▸ Instructions for the task
Set down the data below exactly; pictures stay out.

▸ Source data
::::::::

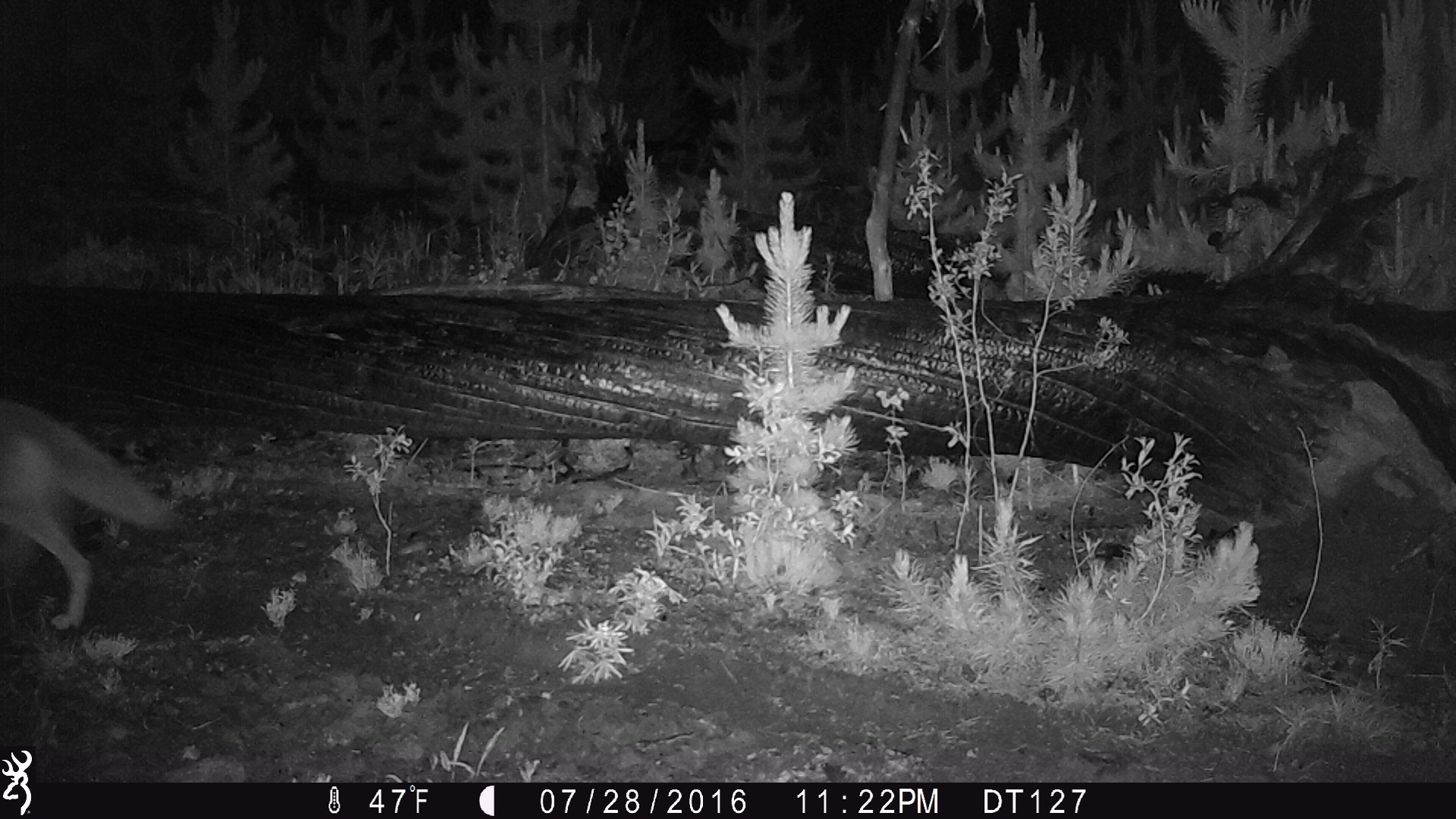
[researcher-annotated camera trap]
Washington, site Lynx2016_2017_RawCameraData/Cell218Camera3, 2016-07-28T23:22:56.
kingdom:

::::::::

▸ Task answer
[researcher-annotated camera trap]
Washington, site Lynx2016_2017_RawCameraData/Cell218Camera3, 2016-07-28T23:22:56.
kingdom:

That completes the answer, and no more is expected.